Kavli Affiliate: Jing Wang
| First 5 Authors: Meiyue Song, Zhihua Yu, Jiaxin Wang, Jiarui Wang, Yuting Lu
| Summary:
The conventional pretraining-and-finetuning paradigm, while effective for
common diseases with ample data, faces challenges in diagnosing data-scarce
occupational diseases like pneumoconiosis. Recently, large language models
(LLMs) have exhibits unprecedented ability when conducting multiple tasks in
dialogue, bringing opportunities to diagnosis. A common strategy might involve
using adapter layers for vision-language alignment and diagnosis in a dialogic
manner.
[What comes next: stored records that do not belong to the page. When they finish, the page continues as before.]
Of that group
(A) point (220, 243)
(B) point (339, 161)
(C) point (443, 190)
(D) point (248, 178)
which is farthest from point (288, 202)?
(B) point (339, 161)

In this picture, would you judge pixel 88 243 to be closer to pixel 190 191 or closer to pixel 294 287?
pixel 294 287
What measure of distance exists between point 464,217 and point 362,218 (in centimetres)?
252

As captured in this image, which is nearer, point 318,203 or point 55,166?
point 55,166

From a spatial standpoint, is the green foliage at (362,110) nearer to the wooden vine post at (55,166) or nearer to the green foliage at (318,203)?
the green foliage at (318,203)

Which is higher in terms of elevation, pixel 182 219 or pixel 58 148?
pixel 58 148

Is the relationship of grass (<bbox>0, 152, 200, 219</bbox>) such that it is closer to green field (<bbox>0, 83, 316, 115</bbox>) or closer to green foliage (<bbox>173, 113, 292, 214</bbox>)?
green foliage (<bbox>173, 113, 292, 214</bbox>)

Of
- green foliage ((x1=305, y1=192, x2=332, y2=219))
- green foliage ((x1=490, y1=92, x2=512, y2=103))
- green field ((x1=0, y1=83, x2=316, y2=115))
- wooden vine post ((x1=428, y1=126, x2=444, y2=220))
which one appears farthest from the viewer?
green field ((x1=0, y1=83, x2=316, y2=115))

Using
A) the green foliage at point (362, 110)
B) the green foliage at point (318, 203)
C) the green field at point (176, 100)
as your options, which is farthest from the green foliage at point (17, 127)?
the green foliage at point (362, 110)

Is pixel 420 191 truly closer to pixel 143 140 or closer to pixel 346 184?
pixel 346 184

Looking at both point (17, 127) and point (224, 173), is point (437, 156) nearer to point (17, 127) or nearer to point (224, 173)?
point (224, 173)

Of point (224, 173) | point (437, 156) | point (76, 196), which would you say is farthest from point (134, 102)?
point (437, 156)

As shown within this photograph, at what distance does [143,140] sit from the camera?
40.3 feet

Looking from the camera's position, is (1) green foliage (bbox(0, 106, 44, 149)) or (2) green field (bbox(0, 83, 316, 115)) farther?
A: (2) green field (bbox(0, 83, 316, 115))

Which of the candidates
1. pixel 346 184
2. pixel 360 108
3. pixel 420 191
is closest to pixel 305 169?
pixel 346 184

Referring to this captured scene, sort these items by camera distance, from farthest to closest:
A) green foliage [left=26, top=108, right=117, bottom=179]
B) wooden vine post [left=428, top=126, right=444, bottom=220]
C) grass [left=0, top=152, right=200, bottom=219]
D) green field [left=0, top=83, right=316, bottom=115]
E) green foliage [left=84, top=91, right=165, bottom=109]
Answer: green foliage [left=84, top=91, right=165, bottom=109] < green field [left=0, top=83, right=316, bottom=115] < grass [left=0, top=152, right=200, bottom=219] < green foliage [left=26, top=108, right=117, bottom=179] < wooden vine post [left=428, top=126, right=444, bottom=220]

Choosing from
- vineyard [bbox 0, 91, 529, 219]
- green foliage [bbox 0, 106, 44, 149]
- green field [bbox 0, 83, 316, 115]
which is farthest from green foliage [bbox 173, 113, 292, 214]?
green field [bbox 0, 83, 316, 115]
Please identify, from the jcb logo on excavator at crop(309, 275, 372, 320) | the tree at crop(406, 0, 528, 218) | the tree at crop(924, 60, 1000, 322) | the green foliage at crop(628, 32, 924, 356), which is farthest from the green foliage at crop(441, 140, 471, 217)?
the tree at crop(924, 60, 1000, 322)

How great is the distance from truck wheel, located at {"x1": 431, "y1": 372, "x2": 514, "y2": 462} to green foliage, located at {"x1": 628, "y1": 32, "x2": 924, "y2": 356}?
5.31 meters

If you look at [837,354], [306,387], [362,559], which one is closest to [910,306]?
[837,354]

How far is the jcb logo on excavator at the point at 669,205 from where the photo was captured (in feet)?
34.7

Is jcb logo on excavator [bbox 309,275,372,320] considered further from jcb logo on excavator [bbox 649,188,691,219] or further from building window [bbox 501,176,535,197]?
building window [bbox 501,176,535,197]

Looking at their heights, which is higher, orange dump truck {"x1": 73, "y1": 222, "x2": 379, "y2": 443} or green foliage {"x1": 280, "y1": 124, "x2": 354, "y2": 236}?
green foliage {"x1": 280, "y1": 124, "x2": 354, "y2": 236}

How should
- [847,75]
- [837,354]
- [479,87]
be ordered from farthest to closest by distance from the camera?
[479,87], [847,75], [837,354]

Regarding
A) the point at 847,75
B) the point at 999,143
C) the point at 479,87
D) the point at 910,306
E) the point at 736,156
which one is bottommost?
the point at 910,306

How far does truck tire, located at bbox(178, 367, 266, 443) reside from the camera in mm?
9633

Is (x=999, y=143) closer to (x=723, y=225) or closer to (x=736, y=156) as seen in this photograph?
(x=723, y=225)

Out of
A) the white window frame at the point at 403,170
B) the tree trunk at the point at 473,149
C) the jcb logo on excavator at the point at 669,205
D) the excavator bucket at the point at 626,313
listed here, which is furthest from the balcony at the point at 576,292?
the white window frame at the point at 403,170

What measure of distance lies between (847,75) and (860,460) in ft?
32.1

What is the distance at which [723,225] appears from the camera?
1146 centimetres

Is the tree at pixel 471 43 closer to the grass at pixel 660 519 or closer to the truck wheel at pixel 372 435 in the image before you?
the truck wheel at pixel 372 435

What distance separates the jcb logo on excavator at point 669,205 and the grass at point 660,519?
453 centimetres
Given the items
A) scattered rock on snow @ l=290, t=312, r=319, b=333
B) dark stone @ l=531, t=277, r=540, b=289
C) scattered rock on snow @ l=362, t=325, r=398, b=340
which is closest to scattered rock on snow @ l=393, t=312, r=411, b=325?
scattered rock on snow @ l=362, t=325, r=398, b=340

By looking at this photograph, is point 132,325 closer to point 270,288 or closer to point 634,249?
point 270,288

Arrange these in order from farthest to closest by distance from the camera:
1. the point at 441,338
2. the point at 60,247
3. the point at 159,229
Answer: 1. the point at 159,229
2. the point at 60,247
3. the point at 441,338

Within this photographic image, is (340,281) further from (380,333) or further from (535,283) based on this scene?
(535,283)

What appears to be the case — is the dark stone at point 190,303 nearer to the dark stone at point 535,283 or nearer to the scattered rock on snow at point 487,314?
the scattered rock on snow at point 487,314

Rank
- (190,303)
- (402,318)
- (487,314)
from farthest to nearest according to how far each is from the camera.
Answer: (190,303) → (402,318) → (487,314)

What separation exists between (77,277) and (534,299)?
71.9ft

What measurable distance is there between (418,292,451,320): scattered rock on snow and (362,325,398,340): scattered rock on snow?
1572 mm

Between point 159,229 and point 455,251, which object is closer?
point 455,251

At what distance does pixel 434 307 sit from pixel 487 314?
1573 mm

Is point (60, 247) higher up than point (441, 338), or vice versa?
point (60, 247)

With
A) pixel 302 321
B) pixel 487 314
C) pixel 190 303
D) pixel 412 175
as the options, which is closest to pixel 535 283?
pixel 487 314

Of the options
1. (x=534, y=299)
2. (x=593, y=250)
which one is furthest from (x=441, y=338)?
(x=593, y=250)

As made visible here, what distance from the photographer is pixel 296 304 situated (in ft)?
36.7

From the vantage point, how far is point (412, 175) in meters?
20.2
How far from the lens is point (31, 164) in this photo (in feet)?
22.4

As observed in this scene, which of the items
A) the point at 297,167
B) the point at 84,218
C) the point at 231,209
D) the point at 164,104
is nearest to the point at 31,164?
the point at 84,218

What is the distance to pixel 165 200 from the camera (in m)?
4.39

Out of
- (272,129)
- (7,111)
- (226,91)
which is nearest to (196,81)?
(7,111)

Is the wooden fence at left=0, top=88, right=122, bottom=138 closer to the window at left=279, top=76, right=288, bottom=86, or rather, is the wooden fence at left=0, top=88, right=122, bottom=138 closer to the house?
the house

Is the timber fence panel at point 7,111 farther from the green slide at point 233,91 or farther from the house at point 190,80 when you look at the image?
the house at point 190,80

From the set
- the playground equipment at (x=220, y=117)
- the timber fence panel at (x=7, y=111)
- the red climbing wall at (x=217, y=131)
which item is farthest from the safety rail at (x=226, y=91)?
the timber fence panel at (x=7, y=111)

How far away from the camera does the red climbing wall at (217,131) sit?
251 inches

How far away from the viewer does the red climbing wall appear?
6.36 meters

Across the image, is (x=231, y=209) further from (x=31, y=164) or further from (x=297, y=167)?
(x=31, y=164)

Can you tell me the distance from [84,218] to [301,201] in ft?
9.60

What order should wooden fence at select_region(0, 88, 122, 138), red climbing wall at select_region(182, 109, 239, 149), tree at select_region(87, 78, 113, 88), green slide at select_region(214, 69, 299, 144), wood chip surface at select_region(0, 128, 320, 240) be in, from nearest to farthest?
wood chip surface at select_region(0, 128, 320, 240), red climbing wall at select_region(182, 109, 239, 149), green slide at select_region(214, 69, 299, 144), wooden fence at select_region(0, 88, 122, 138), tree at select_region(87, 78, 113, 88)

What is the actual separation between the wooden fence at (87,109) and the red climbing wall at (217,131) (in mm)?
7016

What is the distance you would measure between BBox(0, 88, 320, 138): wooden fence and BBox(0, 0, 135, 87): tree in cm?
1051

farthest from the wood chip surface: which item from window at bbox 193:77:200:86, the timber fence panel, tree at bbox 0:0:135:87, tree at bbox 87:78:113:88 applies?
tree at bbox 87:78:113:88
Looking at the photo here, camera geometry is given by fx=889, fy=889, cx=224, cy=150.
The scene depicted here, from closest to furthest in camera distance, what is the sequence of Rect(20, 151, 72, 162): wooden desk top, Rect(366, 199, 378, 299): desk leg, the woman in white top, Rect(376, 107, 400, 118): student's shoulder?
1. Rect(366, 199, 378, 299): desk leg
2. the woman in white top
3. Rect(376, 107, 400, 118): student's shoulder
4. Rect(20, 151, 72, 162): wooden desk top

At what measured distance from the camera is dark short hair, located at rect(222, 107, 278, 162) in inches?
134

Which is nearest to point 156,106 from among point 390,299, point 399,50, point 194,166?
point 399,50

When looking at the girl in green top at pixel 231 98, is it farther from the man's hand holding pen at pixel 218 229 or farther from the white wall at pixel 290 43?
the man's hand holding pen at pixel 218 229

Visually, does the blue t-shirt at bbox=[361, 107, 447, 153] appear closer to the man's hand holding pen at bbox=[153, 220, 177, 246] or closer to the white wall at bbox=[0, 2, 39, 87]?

Yet, this approach often requires optimization of extensive learnable
parameters in the text branch and the dialogue head, potentially diminishing
the LLMs’ efficacy, especially with limited training data. In our work, we
innovate by eliminating the text branch and substituting the dialogue head with
a classification head. This approach presents a more effective method for
harnessing LLMs in diagnosis with fewer learnable parameters. Furthermore, to
balance the retention of detailed image information with progression towards
accurate diagnosis, we introduce the contextual multi-token engine. This engine
is specialized in adaptively generating diagnostic tokens. Additionally, we
propose the information emitter module, which unidirectionally emits
information from image tokens to diagnosis tokens. Comprehensive experiments
validate the superiority of our methods and the effectiveness of proposed
modules. Our codes can be found at
https://github.com/CodeMonsterPHD/PneumoLLM/tree/main.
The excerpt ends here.